Deafness, Autosomal Recessive 9 (DFNB9) via the OTOF Gene

Autosomal recessive deafness 9 (DFNB9) is characterized by two major features: prelingual, bilateral nonsyndromic hearing loss and less frequently, tempeture-sensitive nonsyndromic auditory neuropathy (TS-NSAN) (Iwasa et al. 2013). DFNB9-related deafness generally appears during the first two years of life as an auditory neuropathy, which is detected by electrophysiologic testing, wherein auditory brainstem responses (ABRs) are absent and otoacoustic emssions (OAEs) are present (Madden et al. 2012). However, OAEs eventually disappear, resulting in electrophysiologic testing that indicates a cochlear defect. It is important to distinguish auditory neuropathy from a cochlear defect because cochlear implants may be of marginal value in individuals with auditory neuropathy. TS-NSAN pertains to normal-to-mild hearing loss in the absence of fever or severe to profound hearing loss in the presence of fever. Hearing often returns to normal as fever resolves (Shearer et al. 2008). The global prevalence rate of DFNB9 remains unknown.

DFNB9 is an autosomal recessive hearing disorder that is caused by pathogenic sequence variants in the otoferlin (OTOF) gene, which is mainly expressed in the inner hair cells of the cochlea and the brain, and plays a major role in synaptic exocytosis at the auditory ribbon synapse (Roux et al. 2006). The OTOF gene is 21 kb in size, located in chromosome 2p23.1, and consists of 48 coding exons that encode two isoforms. The long isoform contains six C2 domains and a C-terminal domain, whereas the short isoform comprises only the last three C2 domains (Chaib et al. 1993; Yasunaga et al. 1999, 2000). To date, a total of about 110 pathogenic OTOF sequence variants have been reported, which include missense/nonsense, splicing, small deletions, small insertions, small indels, and gross deletions (Human Gene Mutation Database).
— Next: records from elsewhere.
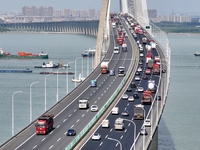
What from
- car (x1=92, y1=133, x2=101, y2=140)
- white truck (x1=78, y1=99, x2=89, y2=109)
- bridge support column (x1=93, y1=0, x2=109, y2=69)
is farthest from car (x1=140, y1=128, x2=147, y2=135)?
bridge support column (x1=93, y1=0, x2=109, y2=69)

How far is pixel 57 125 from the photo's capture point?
42.7 meters

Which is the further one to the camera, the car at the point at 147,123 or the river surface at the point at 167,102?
the river surface at the point at 167,102

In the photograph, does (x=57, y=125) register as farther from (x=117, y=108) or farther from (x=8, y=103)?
(x=8, y=103)

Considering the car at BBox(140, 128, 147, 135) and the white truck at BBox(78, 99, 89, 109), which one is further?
the white truck at BBox(78, 99, 89, 109)

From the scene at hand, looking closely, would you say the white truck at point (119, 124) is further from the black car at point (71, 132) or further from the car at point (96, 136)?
the black car at point (71, 132)

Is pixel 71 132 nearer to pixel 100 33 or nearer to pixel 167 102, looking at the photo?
pixel 167 102

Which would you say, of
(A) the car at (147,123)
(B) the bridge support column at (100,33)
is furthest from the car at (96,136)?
(B) the bridge support column at (100,33)

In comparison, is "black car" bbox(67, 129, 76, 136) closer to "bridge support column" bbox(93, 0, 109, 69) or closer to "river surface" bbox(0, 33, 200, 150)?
"river surface" bbox(0, 33, 200, 150)

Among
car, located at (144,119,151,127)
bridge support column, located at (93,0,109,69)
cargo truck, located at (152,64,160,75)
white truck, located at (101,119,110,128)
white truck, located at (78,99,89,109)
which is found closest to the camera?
white truck, located at (101,119,110,128)

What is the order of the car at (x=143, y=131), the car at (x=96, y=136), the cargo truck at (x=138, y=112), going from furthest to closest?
the cargo truck at (x=138, y=112) < the car at (x=143, y=131) < the car at (x=96, y=136)

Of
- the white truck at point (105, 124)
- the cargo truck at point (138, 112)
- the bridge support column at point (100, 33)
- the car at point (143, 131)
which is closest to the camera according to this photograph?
the car at point (143, 131)

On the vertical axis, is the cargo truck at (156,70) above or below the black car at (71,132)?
above

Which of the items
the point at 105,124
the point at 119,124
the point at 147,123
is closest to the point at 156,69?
the point at 147,123

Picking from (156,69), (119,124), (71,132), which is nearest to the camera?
(71,132)
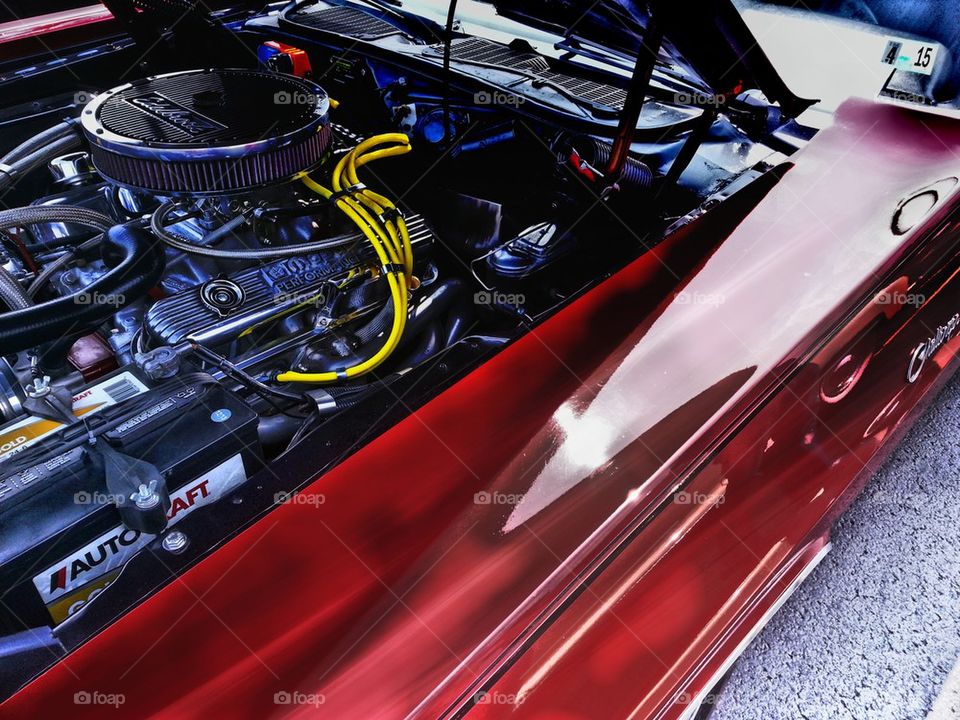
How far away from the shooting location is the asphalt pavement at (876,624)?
4.65 ft

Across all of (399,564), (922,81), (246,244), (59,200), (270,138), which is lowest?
(59,200)

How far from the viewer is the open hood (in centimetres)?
119

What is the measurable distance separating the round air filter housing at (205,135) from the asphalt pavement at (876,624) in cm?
127

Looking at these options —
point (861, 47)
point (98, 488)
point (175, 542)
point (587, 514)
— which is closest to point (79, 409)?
point (98, 488)

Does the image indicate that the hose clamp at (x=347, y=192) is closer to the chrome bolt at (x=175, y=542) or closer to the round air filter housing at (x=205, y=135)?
the round air filter housing at (x=205, y=135)

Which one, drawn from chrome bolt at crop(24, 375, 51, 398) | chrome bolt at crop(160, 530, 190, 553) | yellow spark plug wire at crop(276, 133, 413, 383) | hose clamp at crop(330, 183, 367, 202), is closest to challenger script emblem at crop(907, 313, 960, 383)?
yellow spark plug wire at crop(276, 133, 413, 383)

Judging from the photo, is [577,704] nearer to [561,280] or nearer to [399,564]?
[399,564]

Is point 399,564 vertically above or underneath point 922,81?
underneath

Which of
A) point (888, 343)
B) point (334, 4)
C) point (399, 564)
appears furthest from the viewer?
point (334, 4)

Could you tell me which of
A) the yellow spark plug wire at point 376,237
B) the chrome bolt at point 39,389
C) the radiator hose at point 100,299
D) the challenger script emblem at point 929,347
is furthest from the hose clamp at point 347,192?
the challenger script emblem at point 929,347

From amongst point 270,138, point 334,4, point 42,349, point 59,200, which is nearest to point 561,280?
point 270,138

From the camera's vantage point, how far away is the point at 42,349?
105 centimetres

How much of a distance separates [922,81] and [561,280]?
1.18m

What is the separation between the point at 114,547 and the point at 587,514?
0.57m
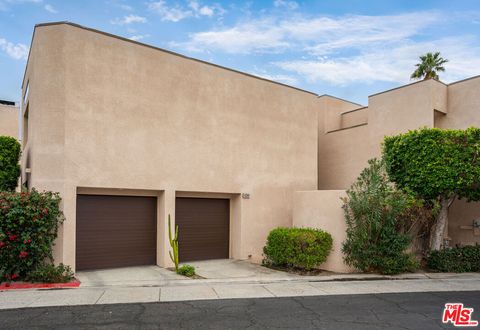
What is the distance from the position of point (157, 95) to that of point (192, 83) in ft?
4.79

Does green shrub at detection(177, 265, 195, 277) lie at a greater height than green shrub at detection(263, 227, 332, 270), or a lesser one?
lesser

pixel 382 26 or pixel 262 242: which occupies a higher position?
pixel 382 26

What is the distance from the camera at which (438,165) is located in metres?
12.4

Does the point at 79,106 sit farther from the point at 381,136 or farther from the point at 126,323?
the point at 381,136

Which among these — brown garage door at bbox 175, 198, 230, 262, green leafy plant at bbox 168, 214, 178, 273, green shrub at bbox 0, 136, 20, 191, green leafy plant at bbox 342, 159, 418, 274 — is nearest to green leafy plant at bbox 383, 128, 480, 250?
green leafy plant at bbox 342, 159, 418, 274

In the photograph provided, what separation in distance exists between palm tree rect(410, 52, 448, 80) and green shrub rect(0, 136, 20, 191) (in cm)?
2575

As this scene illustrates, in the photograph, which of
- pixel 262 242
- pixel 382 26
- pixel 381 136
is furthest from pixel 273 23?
pixel 262 242

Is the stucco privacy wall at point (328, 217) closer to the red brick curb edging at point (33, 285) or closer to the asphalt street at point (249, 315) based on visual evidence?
the asphalt street at point (249, 315)

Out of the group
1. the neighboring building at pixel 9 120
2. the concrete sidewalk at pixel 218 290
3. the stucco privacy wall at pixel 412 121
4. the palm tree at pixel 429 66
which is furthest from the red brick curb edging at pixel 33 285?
the palm tree at pixel 429 66

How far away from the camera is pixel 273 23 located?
14695mm

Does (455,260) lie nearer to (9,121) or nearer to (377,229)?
(377,229)

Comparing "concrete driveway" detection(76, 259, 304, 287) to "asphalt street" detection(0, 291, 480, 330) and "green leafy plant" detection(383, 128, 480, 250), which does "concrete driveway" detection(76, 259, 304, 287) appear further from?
"green leafy plant" detection(383, 128, 480, 250)

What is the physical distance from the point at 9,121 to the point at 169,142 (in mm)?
16084

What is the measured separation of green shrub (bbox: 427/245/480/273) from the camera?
1296 centimetres
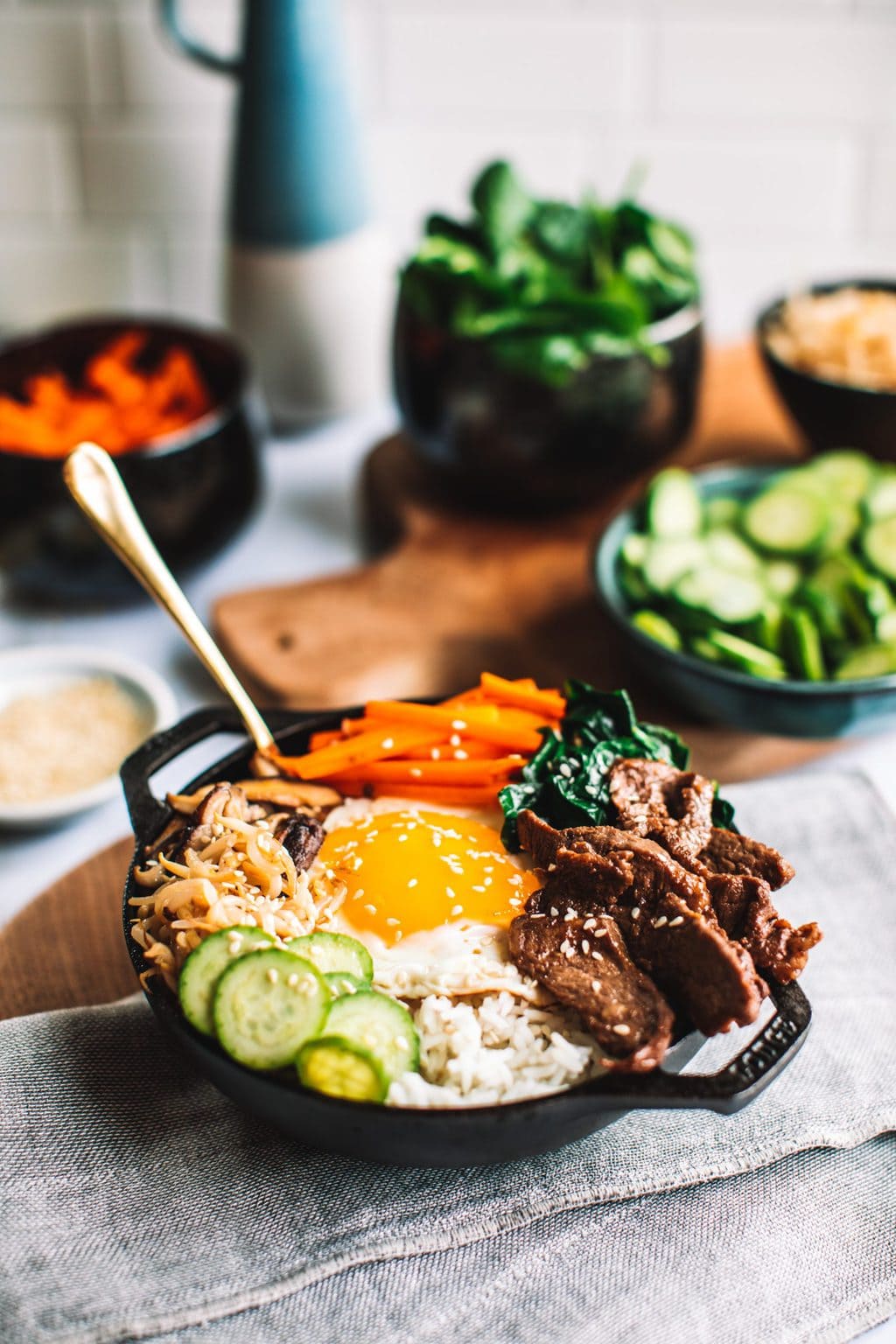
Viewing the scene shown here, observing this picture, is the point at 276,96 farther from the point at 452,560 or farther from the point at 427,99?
the point at 452,560

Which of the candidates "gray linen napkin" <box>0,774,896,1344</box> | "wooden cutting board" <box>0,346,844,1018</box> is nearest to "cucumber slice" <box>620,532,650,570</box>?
"wooden cutting board" <box>0,346,844,1018</box>

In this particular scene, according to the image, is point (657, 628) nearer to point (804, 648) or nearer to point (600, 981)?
point (804, 648)

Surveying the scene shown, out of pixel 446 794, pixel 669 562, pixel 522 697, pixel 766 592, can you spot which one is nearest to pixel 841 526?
pixel 766 592

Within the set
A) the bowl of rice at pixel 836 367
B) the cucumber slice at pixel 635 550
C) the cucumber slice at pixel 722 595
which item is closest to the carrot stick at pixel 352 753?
the cucumber slice at pixel 722 595

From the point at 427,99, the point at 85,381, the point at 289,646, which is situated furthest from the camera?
the point at 427,99

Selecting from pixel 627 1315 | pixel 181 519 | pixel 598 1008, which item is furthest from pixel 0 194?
pixel 627 1315
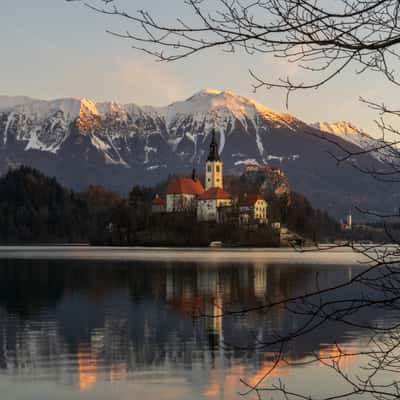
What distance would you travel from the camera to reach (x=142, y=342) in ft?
68.4

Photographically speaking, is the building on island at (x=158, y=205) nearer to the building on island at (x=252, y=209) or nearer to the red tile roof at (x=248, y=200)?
the red tile roof at (x=248, y=200)

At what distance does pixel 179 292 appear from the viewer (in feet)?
126

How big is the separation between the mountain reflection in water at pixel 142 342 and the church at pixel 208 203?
96.8 meters

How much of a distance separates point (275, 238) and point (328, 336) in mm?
109161

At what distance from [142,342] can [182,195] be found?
431 feet

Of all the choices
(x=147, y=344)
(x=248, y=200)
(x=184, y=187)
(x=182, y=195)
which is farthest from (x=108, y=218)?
(x=147, y=344)

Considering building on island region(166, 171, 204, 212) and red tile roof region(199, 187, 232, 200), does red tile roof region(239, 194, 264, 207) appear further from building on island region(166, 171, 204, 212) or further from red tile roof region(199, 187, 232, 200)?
building on island region(166, 171, 204, 212)

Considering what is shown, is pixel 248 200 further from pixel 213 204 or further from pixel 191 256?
pixel 191 256

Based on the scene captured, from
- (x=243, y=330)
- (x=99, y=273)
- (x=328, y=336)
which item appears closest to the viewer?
(x=328, y=336)

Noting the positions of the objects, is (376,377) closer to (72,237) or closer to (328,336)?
(328,336)

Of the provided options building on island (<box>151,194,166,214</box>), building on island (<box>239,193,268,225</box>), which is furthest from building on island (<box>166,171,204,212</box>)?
building on island (<box>239,193,268,225</box>)

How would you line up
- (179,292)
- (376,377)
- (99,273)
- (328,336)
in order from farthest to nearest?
(99,273), (179,292), (328,336), (376,377)

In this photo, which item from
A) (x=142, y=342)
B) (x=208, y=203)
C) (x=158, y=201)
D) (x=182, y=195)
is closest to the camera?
(x=142, y=342)

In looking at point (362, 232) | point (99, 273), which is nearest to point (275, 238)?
point (362, 232)
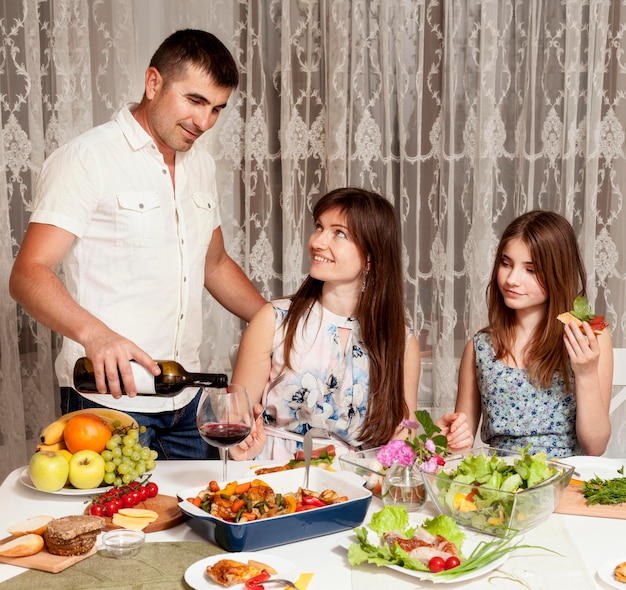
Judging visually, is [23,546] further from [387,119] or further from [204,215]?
[387,119]

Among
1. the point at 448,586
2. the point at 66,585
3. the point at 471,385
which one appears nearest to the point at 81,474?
the point at 66,585

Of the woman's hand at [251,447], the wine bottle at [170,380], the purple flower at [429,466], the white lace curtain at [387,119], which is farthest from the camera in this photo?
the white lace curtain at [387,119]

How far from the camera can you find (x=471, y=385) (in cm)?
248

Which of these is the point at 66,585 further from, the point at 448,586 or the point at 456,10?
the point at 456,10

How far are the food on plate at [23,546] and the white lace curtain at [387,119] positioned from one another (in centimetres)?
191

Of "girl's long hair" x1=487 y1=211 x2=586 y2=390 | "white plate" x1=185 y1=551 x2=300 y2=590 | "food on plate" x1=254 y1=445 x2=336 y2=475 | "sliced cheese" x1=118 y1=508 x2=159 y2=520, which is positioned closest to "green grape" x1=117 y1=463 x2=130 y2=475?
"sliced cheese" x1=118 y1=508 x2=159 y2=520

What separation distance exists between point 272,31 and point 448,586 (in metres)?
2.44

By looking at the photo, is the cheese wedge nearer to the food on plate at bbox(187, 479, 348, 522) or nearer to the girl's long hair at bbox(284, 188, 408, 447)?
the food on plate at bbox(187, 479, 348, 522)

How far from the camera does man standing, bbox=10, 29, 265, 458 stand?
2.21m

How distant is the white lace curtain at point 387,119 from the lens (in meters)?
3.12

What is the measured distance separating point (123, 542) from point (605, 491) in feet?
3.09

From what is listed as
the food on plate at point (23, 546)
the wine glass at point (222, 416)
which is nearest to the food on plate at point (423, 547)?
the wine glass at point (222, 416)

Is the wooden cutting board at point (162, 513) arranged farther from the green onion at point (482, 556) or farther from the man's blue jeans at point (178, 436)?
the man's blue jeans at point (178, 436)

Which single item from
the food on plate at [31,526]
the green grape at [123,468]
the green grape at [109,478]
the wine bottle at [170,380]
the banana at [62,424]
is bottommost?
the food on plate at [31,526]
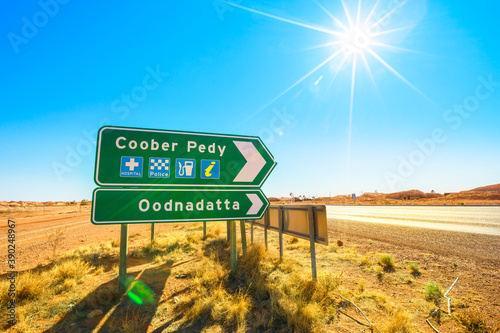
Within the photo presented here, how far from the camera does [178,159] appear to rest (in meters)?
4.84

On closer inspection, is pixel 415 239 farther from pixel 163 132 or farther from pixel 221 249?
pixel 163 132

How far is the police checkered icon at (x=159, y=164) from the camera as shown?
4.64m

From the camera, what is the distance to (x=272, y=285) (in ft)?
15.9

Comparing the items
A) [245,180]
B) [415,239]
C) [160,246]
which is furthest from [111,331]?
[415,239]

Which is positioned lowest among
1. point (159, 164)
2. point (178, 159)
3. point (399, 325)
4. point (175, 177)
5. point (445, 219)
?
point (445, 219)

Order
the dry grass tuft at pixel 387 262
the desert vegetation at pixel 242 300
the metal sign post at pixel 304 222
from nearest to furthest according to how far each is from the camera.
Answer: the desert vegetation at pixel 242 300 < the metal sign post at pixel 304 222 < the dry grass tuft at pixel 387 262

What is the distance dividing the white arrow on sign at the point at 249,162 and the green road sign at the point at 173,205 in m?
0.32

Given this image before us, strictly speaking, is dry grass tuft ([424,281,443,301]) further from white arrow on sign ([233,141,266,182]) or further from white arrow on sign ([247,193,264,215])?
white arrow on sign ([233,141,266,182])

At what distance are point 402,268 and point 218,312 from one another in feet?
17.4

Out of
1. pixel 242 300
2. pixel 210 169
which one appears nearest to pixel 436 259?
pixel 242 300

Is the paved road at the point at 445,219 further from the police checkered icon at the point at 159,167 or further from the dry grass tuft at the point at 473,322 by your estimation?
the police checkered icon at the point at 159,167

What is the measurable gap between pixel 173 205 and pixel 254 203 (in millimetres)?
1793

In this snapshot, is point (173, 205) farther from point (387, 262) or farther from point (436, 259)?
point (436, 259)

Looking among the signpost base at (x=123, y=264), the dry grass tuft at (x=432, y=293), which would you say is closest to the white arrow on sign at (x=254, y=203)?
the signpost base at (x=123, y=264)
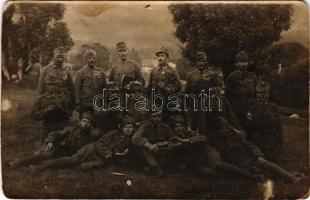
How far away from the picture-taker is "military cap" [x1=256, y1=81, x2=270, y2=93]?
334 cm

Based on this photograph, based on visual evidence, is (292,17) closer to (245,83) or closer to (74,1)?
(245,83)

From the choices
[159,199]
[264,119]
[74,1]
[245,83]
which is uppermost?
[74,1]

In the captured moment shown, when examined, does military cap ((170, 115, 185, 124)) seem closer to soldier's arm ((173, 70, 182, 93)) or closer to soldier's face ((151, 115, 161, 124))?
soldier's face ((151, 115, 161, 124))

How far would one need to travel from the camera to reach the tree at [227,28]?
332 centimetres

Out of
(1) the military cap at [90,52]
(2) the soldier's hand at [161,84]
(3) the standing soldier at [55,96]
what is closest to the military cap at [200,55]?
(2) the soldier's hand at [161,84]

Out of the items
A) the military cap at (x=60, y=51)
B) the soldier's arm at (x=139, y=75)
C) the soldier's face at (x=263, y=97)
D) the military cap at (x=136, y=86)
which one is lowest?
the soldier's face at (x=263, y=97)

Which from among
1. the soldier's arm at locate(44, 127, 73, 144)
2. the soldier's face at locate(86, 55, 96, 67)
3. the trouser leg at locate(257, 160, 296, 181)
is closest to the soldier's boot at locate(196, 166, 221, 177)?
the trouser leg at locate(257, 160, 296, 181)

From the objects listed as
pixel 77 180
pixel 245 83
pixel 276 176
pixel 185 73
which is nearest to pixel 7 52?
pixel 77 180

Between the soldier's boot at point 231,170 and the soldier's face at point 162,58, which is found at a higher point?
the soldier's face at point 162,58

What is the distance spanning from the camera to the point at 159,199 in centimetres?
331

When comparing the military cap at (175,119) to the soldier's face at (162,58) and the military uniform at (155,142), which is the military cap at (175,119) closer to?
the military uniform at (155,142)

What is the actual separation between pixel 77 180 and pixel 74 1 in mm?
1361

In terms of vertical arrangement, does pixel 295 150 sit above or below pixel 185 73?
below

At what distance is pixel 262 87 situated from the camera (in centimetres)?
334
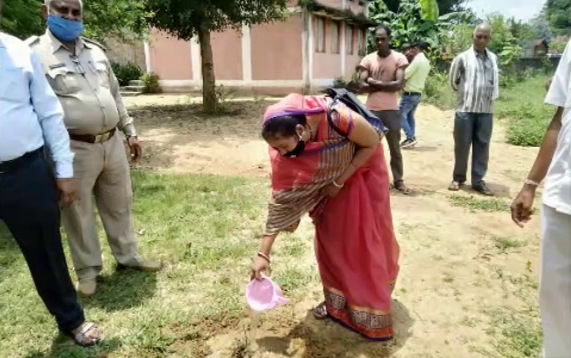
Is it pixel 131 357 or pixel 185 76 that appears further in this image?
pixel 185 76

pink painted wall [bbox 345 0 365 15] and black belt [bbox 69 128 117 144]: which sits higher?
pink painted wall [bbox 345 0 365 15]

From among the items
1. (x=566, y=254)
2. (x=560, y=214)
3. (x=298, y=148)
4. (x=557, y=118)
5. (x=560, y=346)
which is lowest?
(x=560, y=346)

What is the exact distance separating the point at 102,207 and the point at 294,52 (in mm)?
13416

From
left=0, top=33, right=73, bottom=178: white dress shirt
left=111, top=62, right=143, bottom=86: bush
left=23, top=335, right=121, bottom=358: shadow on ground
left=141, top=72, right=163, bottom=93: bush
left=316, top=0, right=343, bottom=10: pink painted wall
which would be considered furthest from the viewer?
left=111, top=62, right=143, bottom=86: bush

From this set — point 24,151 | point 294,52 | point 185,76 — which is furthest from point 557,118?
point 185,76

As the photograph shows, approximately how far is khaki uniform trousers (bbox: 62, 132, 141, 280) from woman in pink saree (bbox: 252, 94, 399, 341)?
1295 millimetres

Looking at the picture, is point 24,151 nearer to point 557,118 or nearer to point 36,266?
point 36,266

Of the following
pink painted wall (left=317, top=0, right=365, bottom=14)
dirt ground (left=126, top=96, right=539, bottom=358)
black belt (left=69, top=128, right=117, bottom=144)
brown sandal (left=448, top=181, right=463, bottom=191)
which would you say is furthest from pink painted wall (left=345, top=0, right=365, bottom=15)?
black belt (left=69, top=128, right=117, bottom=144)

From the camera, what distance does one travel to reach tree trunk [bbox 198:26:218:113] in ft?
37.7

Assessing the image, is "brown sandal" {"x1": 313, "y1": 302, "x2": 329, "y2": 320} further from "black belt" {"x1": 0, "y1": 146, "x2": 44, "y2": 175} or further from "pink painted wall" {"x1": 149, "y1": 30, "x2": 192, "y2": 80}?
"pink painted wall" {"x1": 149, "y1": 30, "x2": 192, "y2": 80}

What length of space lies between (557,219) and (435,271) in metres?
1.84

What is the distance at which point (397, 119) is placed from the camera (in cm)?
545

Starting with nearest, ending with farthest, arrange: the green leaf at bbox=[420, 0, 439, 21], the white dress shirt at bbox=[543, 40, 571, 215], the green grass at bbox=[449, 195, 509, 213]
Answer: the white dress shirt at bbox=[543, 40, 571, 215]
the green grass at bbox=[449, 195, 509, 213]
the green leaf at bbox=[420, 0, 439, 21]

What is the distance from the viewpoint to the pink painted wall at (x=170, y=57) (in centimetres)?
1722
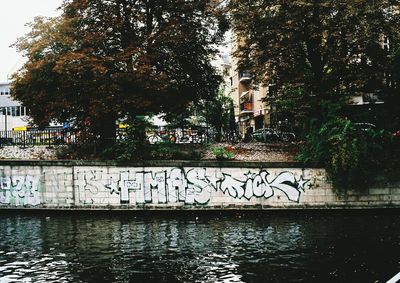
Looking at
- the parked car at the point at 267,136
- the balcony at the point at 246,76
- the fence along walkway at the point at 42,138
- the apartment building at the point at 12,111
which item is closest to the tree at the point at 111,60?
the fence along walkway at the point at 42,138

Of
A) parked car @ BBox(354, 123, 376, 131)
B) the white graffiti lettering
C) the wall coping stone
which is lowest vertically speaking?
the white graffiti lettering

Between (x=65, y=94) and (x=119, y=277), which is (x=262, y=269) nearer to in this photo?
(x=119, y=277)

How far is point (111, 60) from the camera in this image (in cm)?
2759

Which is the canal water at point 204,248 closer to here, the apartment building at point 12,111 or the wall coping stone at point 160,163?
the wall coping stone at point 160,163

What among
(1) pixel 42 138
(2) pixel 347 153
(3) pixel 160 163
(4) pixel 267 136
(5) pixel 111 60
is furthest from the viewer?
(4) pixel 267 136

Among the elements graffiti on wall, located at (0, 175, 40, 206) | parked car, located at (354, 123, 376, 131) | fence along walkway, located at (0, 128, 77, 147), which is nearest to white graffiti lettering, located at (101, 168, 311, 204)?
parked car, located at (354, 123, 376, 131)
The clinical sensitivity of this test ranges from 2.3% to 10%, depending on the ethnicity of the patient. For example, pathogenic sequence variants in the OTOF gene account for 10% (16/160) of Japanese patients with severe to profound recessive nonsyndromic hearing loss who did not harbor causative variants in the GJB2 and SLC26A4 genes (Iwasa et a. 2013). On the other hand, pathogenic sequence variants in the OTOF gene may be responsible for 7% (7/52) of Brazilian families with prelingual autosomal recessive hearing loss (Romanos et al. 2009). In China, 6.8% (5/73) of families with temperature-sensitive auditory neuropathy were determined to have pathogenic sequence variants in the OTOF gene (Wang et al. 2010). In Turkey, 6.1% (3/49) of families with prelingual deafness and no detected pathogenic variants in the GJB2, GJB6, and MTRNR1 genes harbored disease-causing variants in OTOF (Duman et al. 2011). In Algeria, 6% (2/33) of families with recessive nonsyndromic hearing loss and no detected pathogenic variants in the GJB2 and TMC1 genes showed causative variants in the OTOF gene (Ammar-Khodja et al. 2015). In Korea, 3.2% (1/32) of families with nonsyndromic hearing loss and did not carry pathogenic sequence variants in the GJB2, SLC26A4, and POU3F4 genes or mitochondrial DNA were determined to have causative sequence variants in the OTOF gene (Choi et al. 2013). In Pakistan, disease-causing OTOF sequence variants have been detected in 2.3% (13/557) of patients with recessive congenital/prelingual severe to profound deafness (Choi et al. 2009).

This test provides full coverage of all coding exons of the OTOF gene plus 10 bases of flanking noncoding DNA in all available transcripts along with other non-coding regions in which pathogenic variants have been identified at PreventionGenetics or reported elsewhere. We define full coverage as >20X NGS reads or Sanger sequencing. PGnome panels typically provide slightly increased coverage over the PGxome equivalent. PGnome sequencing panels have the added benefit of additional analysis and reporting of deep intronic regions (where applicable).

Dependent on the sequencing backbone selected for this testing, discounted reflex testing to any other similar backbone-based test is available (i.e., PGxome panel to whole PGxome; PGnome panel to whole PGnome).